[ruby-core:96378] [Ruby master Bug#16440] Date range inclusion behaviors are inconsistent
From:
wishdev@...
Date:
2019-12-20 17:28:26 UTC
List:
ruby-core #96378
Issue #16440 has been updated by wishdev (John Higgins).
Nothing strange with your example - but that doesn't mean it totally works right.
First your example is a DATE range - so adding this line
`(may1..may31).each { |x| puts x }`
That shows that your set is each day within the range at Midnight - therefore any other time is not included (and in fact on my system - the to_time option returns false instead of true).
BUT, on the other hand - one might imagine that something like
`may1 = DateTime.parse("2019-05-01")
may31 = DateTime.parse("2019-05-31")
noon_of_may3 = DateTime.parse("2019-05-03 12:00")
(may1..may31).include? noon_of_may3`
Should get a true for the include
It appears though, that DateTime ranges only use the exact Time each day of the range
`(may1..may31).each { |x| puts x }`
Shows this with the DateTime range.
So I don't believe there is an issue with the code as you have it - but there might be a conversation as to why a DateTime range does not appear to work for your example.
John
----------------------------------------
Bug #16440: Date range inclusion behaviors are inconsistent
https://bugs.ruby-lang.org/issues/16440#change-83299
* Author: st0012 (Stan Lo)
* Status: Open
* Priority: Normal
* Assignee:
* Target version:
* ruby -v: ruby 2.6.5p114 (2019-10-01 revision 67812) [x86_64-darwin19]

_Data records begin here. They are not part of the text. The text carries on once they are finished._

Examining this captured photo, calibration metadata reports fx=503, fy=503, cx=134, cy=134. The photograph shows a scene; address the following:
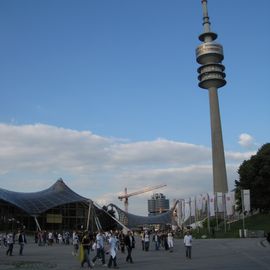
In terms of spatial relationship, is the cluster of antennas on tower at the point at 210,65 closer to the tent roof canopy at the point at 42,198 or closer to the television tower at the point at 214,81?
the television tower at the point at 214,81

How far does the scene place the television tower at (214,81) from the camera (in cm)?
10175

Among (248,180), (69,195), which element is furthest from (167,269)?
(69,195)

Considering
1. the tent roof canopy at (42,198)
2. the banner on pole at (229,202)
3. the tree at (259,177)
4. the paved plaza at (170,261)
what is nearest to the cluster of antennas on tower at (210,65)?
the tent roof canopy at (42,198)

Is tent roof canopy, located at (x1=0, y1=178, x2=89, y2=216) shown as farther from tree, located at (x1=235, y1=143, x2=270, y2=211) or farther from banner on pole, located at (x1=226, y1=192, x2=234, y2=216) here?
tree, located at (x1=235, y1=143, x2=270, y2=211)

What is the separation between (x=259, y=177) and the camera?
66.9m

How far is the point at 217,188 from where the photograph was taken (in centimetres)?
10038

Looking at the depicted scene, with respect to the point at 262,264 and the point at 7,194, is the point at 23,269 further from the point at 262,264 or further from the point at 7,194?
the point at 7,194

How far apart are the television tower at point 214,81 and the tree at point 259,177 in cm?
3084

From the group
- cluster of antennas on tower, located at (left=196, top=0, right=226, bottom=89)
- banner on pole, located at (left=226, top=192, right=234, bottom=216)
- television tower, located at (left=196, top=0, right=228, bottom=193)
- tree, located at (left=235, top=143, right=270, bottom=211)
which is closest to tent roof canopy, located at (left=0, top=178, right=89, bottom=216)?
television tower, located at (left=196, top=0, right=228, bottom=193)

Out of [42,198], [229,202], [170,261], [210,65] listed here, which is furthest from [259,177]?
[210,65]

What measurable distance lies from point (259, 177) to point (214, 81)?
4680 cm

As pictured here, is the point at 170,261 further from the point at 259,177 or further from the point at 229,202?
the point at 259,177

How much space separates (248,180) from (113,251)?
2043 inches

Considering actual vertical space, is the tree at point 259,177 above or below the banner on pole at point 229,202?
above
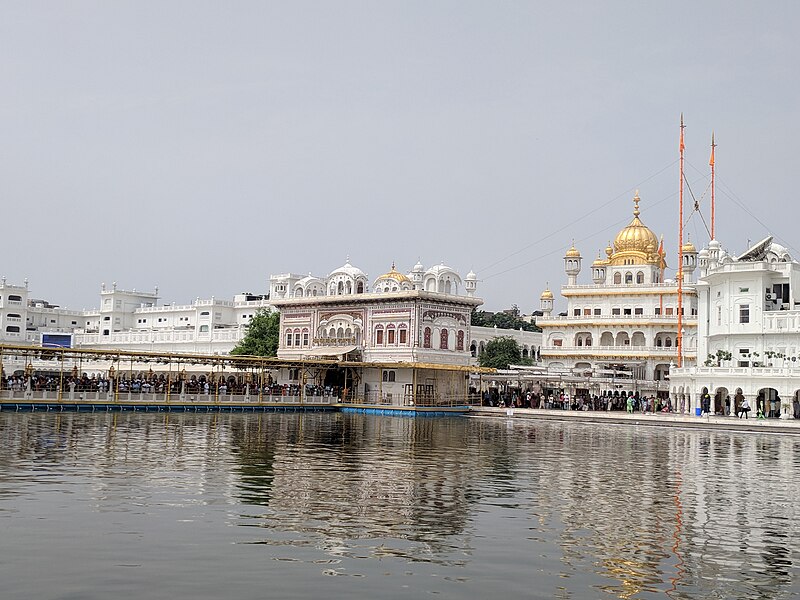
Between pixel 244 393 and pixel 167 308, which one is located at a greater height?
pixel 167 308

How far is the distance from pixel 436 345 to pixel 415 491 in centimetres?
4234

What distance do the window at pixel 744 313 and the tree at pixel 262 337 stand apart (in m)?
33.7

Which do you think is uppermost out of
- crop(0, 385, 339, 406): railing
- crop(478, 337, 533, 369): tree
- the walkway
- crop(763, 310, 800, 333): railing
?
Answer: crop(763, 310, 800, 333): railing

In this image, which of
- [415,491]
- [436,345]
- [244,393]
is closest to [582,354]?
[436,345]

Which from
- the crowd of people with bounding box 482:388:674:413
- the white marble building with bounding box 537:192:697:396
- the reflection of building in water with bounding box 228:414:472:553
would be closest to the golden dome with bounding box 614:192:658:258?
the white marble building with bounding box 537:192:697:396

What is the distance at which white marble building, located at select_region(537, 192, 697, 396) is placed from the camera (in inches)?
2884

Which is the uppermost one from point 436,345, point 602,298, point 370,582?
point 602,298

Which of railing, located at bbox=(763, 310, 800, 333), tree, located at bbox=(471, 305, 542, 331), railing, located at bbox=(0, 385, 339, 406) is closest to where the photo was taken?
railing, located at bbox=(0, 385, 339, 406)

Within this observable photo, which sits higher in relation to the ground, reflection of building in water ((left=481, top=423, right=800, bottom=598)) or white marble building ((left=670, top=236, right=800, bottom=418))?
white marble building ((left=670, top=236, right=800, bottom=418))

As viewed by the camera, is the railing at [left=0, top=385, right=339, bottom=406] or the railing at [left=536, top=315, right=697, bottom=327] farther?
the railing at [left=536, top=315, right=697, bottom=327]

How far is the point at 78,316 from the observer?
109m

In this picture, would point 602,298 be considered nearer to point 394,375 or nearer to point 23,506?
point 394,375

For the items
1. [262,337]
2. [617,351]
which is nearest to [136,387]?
[262,337]

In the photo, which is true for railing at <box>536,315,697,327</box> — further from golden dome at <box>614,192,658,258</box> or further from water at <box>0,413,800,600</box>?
water at <box>0,413,800,600</box>
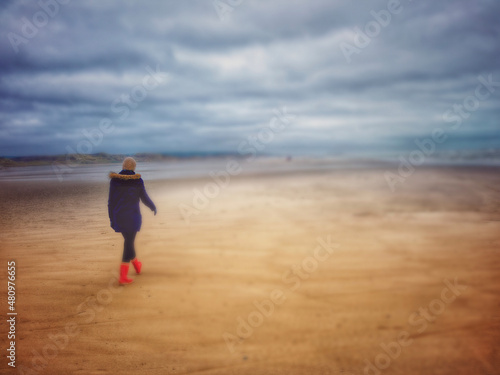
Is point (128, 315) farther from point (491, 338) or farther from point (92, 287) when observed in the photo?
point (491, 338)

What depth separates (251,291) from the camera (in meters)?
5.42

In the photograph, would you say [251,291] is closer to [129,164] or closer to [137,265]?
[137,265]

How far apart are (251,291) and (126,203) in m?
2.77

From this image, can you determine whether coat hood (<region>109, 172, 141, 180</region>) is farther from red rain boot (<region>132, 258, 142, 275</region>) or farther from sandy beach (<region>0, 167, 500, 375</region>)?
sandy beach (<region>0, 167, 500, 375</region>)

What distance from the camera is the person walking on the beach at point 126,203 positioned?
226 inches

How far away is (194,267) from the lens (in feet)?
21.5

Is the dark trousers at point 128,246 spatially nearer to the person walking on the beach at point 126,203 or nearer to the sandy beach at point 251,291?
the person walking on the beach at point 126,203

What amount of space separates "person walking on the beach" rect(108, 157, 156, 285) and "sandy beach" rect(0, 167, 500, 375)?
2.24 feet

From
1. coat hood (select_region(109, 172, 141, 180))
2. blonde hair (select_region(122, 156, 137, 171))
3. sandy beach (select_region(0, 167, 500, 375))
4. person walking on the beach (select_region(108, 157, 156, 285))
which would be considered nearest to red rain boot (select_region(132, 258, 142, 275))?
sandy beach (select_region(0, 167, 500, 375))

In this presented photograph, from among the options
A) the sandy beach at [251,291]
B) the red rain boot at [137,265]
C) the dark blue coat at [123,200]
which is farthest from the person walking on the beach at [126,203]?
the sandy beach at [251,291]

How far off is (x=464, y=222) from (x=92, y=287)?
10.0 metres

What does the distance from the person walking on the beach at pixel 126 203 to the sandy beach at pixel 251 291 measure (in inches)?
26.9

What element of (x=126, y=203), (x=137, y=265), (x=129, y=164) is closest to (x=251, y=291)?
(x=137, y=265)

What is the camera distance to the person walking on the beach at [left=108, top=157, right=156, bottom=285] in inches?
226
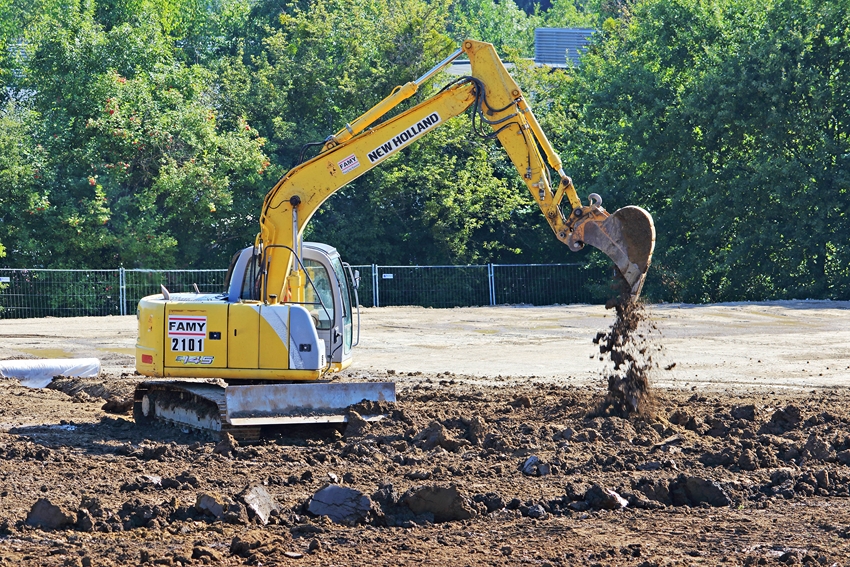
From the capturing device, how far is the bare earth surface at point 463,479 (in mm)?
6664

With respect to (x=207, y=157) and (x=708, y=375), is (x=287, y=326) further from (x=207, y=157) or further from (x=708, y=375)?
(x=207, y=157)

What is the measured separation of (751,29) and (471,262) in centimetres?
1051

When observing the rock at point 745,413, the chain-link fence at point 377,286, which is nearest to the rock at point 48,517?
the rock at point 745,413

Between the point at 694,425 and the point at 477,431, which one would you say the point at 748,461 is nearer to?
the point at 694,425

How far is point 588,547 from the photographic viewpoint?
6629 mm

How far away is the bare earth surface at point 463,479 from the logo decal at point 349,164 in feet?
8.59

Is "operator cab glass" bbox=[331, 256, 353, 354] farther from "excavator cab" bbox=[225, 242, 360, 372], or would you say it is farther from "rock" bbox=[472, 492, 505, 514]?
"rock" bbox=[472, 492, 505, 514]

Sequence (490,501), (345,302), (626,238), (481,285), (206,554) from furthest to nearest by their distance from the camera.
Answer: (481,285)
(345,302)
(626,238)
(490,501)
(206,554)

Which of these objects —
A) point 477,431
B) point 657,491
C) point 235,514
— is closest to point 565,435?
point 477,431

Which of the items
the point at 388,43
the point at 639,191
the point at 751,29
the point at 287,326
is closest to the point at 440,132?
the point at 388,43

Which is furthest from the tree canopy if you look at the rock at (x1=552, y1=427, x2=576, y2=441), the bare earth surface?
the rock at (x1=552, y1=427, x2=576, y2=441)

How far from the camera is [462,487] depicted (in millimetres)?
8289

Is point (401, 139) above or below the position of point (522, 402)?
above

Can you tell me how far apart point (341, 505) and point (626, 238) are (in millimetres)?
4565
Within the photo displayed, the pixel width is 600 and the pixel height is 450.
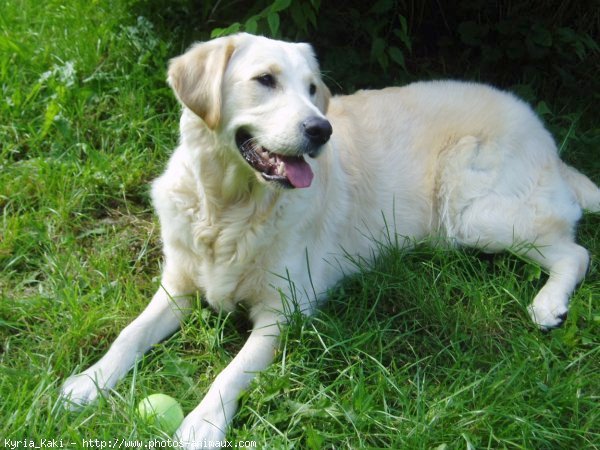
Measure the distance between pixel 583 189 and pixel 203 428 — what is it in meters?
2.62

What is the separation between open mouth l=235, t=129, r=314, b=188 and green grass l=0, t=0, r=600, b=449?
0.60m

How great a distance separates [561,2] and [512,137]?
1625mm

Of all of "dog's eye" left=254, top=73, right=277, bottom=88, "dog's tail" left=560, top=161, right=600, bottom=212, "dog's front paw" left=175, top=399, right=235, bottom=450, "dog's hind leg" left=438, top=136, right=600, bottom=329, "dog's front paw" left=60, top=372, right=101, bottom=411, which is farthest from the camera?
"dog's tail" left=560, top=161, right=600, bottom=212

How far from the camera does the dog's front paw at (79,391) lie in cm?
264

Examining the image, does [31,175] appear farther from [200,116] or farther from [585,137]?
[585,137]

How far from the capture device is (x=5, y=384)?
2686 millimetres

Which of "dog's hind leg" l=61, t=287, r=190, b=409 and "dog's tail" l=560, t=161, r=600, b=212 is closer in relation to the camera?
"dog's hind leg" l=61, t=287, r=190, b=409

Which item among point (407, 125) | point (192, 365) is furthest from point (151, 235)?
point (407, 125)

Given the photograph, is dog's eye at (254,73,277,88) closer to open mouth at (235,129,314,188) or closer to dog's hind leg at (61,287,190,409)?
open mouth at (235,129,314,188)

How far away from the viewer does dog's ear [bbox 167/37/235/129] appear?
289 cm

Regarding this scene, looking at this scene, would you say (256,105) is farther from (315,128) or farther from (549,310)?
→ (549,310)

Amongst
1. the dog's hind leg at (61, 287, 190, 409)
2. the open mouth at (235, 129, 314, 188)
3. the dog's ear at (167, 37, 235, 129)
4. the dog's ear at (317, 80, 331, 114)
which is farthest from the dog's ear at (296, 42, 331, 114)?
the dog's hind leg at (61, 287, 190, 409)

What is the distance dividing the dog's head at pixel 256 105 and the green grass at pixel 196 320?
0.70 metres

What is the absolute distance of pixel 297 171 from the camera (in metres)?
2.92
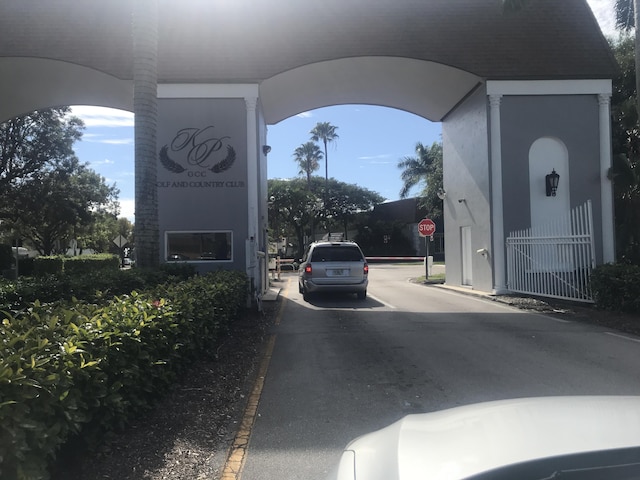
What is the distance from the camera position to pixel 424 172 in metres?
47.8

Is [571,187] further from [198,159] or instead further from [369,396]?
[369,396]

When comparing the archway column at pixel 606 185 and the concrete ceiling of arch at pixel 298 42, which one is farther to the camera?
the archway column at pixel 606 185

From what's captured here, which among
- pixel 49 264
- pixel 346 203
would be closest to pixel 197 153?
pixel 49 264

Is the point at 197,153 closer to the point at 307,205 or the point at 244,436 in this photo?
the point at 244,436

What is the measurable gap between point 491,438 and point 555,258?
12710 millimetres

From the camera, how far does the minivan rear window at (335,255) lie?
50.8 feet

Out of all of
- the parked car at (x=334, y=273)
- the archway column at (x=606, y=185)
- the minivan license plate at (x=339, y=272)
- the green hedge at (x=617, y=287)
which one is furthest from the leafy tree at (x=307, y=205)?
the green hedge at (x=617, y=287)

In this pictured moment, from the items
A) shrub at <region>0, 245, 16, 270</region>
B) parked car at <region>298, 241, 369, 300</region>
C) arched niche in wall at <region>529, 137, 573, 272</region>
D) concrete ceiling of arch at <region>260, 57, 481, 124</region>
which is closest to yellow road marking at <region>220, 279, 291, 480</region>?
parked car at <region>298, 241, 369, 300</region>

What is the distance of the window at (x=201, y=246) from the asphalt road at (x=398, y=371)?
3.72m

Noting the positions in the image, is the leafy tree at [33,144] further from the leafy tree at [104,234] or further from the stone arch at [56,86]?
the leafy tree at [104,234]

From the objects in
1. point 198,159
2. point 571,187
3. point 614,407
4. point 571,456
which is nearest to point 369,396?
point 614,407

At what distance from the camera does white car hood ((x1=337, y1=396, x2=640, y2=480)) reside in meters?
1.73

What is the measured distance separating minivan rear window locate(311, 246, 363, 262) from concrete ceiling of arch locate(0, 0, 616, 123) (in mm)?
5257

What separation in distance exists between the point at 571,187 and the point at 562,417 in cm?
1505
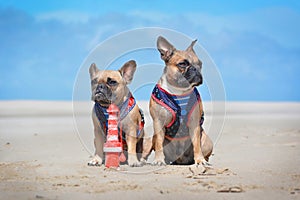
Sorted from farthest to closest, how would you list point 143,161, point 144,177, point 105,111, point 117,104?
point 143,161
point 117,104
point 105,111
point 144,177

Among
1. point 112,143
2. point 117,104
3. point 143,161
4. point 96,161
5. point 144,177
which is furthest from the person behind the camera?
point 143,161

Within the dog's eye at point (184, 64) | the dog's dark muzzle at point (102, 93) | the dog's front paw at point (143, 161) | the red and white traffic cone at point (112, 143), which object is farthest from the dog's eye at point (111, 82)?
the dog's front paw at point (143, 161)

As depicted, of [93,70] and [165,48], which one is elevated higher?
[165,48]

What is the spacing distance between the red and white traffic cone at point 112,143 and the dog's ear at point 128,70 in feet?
1.96

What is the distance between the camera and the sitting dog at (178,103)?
23.3 feet

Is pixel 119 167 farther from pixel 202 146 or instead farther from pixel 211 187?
pixel 211 187

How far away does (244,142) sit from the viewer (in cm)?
1210

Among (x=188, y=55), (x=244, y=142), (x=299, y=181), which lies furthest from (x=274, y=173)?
(x=244, y=142)

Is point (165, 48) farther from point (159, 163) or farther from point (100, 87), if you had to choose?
point (159, 163)

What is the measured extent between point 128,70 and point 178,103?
3.10 feet

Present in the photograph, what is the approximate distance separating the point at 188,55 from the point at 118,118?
1.40 meters

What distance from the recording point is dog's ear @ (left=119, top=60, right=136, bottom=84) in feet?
24.2

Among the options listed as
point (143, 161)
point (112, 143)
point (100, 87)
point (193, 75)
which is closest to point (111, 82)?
point (100, 87)

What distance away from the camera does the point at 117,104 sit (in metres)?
7.24
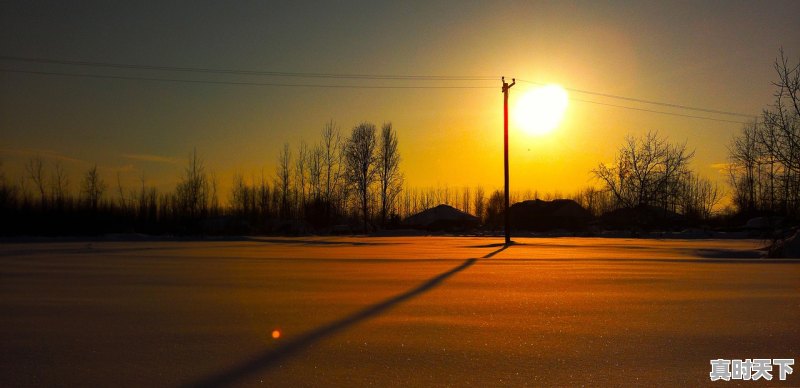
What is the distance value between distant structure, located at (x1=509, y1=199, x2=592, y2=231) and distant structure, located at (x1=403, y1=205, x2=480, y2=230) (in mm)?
6553

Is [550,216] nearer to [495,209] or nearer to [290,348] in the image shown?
[495,209]

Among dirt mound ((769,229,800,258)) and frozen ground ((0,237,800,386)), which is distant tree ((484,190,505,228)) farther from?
frozen ground ((0,237,800,386))

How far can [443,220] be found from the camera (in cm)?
6475

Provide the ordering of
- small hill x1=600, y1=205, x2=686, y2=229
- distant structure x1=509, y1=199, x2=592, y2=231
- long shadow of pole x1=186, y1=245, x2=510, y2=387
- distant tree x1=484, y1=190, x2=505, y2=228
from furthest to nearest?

* Backport: 2.5: UNKNOWN, 2.6: UNKNOWN
----------------------------------------
It's weird that a Date range can include Time and DateTime objects that were converted from a Date object. But it can't include a newly generated DateTime object. For example:
```
may1 = Date.parse("2019-05-01")
may3 = Date.parse("2019-05-03")
noon_of_may3 = DateTime.parse("2019-05-03 12:00")
may31 = Date.parse("2019-05-31")
(may1..may31).include? may3 # => True
(may1..may31).include? may3.to_time # => True
(may1..may31).include? may3.to_datetime # => True
(may1..may31).include? noon_of_may3 # => False
```
Shouldn't the last case return `true` as well?